そう言って先輩は僕の手を振り払って、扉の方へと思いっきり押し出された。

その力は弱っていても年上なんだと思わせる物だった、水道に背を預け、僕の方を見て何かを伝えようと口を動かして、止まった。


「      いやだあああああああああああああああああああああああああああああ!!」


初めて叫んだ、僕は叫んだ

どうしてだ、何でだ、なぜみんなが死ななければならないんだ、何も悪い事なんてしてないのに、どうして、どうしてこんなことができる?

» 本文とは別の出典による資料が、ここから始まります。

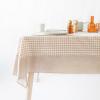 imageMONDAY MOOSE Gingham Checkered Farmhouse Rustic Ruffle Style Decoration Round Natural Stonewashed Cotton Tablecloth for Kitchen Dining Room Restaurant 60quot Round BeigeBeige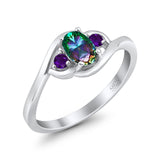 Three Stone Engagement Ring Oval Cut Round Simulated Amethyst Cubic Zirconia 925 Sterling Silver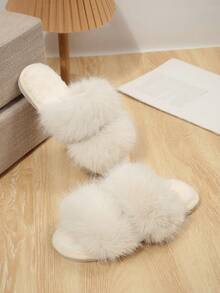 Women's Double Strap Faux Fur Open Toe Slippers, Soft Fluffy Plush House Slides, Lightweight Comfortable Warm Indoor Home Shoes - Beige - View 3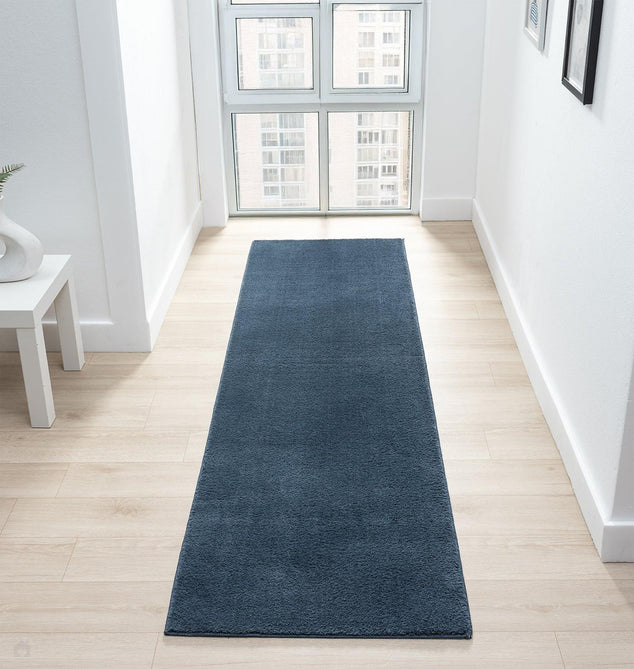 Washable Comfy Plain CMF00 Navy Runner-Desire Rugs-Rug Love - The Most Loved Rug Store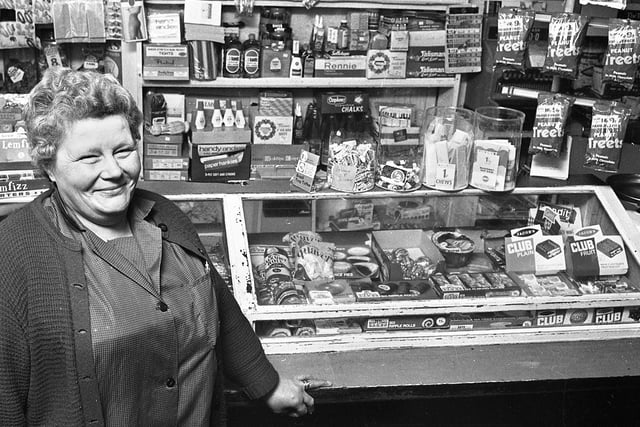 Molly Dandy in her sweet shop and newsagents on Broad o'th Lane, Shevington, where she had lived and worked for 33 years in April 1972.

皆の未来を奪った奴は人間じゃない、こんなことができる奴はもう、同じ人じゃない

誰でも構わない、僕は犯人を許さない

そんな怒りが心を支配していた、だが、木村先輩の言葉がそれを止めた。


「・・・・・・・・・・・ぁ・・・・・・・」


顔を上げれば、優し顔で眠ってしまった先輩が見えた、僕は立ち上がった。

もう、誰も、犠牲にさせない、これ以上誰かを失いたくない、大切な人たちを失いたくない。


「きゃああああああ!!」


その時、声が聞こえた。

僕はそっちへと走った、途中でロッカーの中からほうきを取り出して、向かった。

もう誰も襲わせはしない、走った間に合ってほしくて、走った、戦わせてほしいって、はしった。普段は何でもない廊下が今はゲームのダンジョンのような回廊に思えてきた、

たどり着いたのは、さっきまでいた、二年の僕のクラスの教室だった。

扉を開けた。


そこにはなんともない三人がいた。


「・・・・・・今の・・・・ひめいは・・・?」


「水谷が、俺たちに驚いてな・・・・」


どうやら違ったらしい、一気に走って来たから疲れがどっと襲ってきた。


「・・・・・・驚かせないでください・・・・」


「スマン・・・・・・・・・?」


急に安道先輩が膝をついた。


「え・・・」


「安道くん・・・・?」


「先輩?」


先輩二人が急に床に膝をつき、意識が混同していた。


「あ・・・・れ・・・・・・」


「ね・・・・むい・・・・・」


そう言って二人は倒れてしまった。

よく見ると水谷さんも目を閉じていた。

二人も眠ってしまった、どうしたというのか、僕にはわからなかった。


「先輩!?先輩!!どうしたんですか!!水谷さんも!!」


皆を起こそうと揺らしたが起きる様子がなかった。

嫌な予感がして、必死に起こそうとしただが、僕は自分の後ろに人の気配を感じた。


「―――――――っ!・・・・・ぐっ!!」


後ろを振り返ろうとした瞬間に頭を衝撃が襲った。

その場に倒れてしまう、意識が切れる直前、犯人は谷先輩の方へと向かっていた。


「・・・・・や・・・・・め・・・・・ろ・・・・・・」


僕はそう言って、暗闇に堕ちてしまった。


次に目を覚ました時、美しい朝の光が瞳に入った。

あの出来事がすべて夢だったような心地で、僕は仰向けからうつ伏せになって起きようとした。


「・・・・・谷・・・・先輩・・・・?」


目の前に谷先輩が写った。

彼女も眠っているようだと思った。


「谷先輩・・・・・谷先輩・・・?谷先輩・・・・っ!!」


起きてもらおうと呼びかけた、でも彼女は起きなかった。

恐る恐る彼女の手に触った。

冷たかった。

まるで氷を触っているような冷たさだった。

頭が痛い、なぜ、どうして、あれは夢のはずじゃあ・・・。


「先輩・・・・・そんな・・・・・ぼくは・・・・」


夢じゃない、全部現実だ、目の前にまるで眠っているような美しい彼女はもう、話さない、何も言ってくれない、僕は、守れなかった。


「僕は・・・・・あなたの事・・・・・・」


それ以上、言葉を紡げなかった。

悔しくて、悲しくて、どうして自分は生きているのか、なぜ彼女が死んでしまったのか

訳が分からないまま、僕は嗚咽を漏らした。


ようやく学校に人が来て職員室の死体を見たのか、警察が来た。

そのサイレンで水谷さん、安道先輩が起きた。

彼らは生きていた事に、よかったと三人で言い合った、だが《ルビを入力…ルビを入力…》嬉しさはなかった。

それから数か月後、僕は犯人として捕まった。

そして、僕の前にしがない探偵と名乗る人が現れた。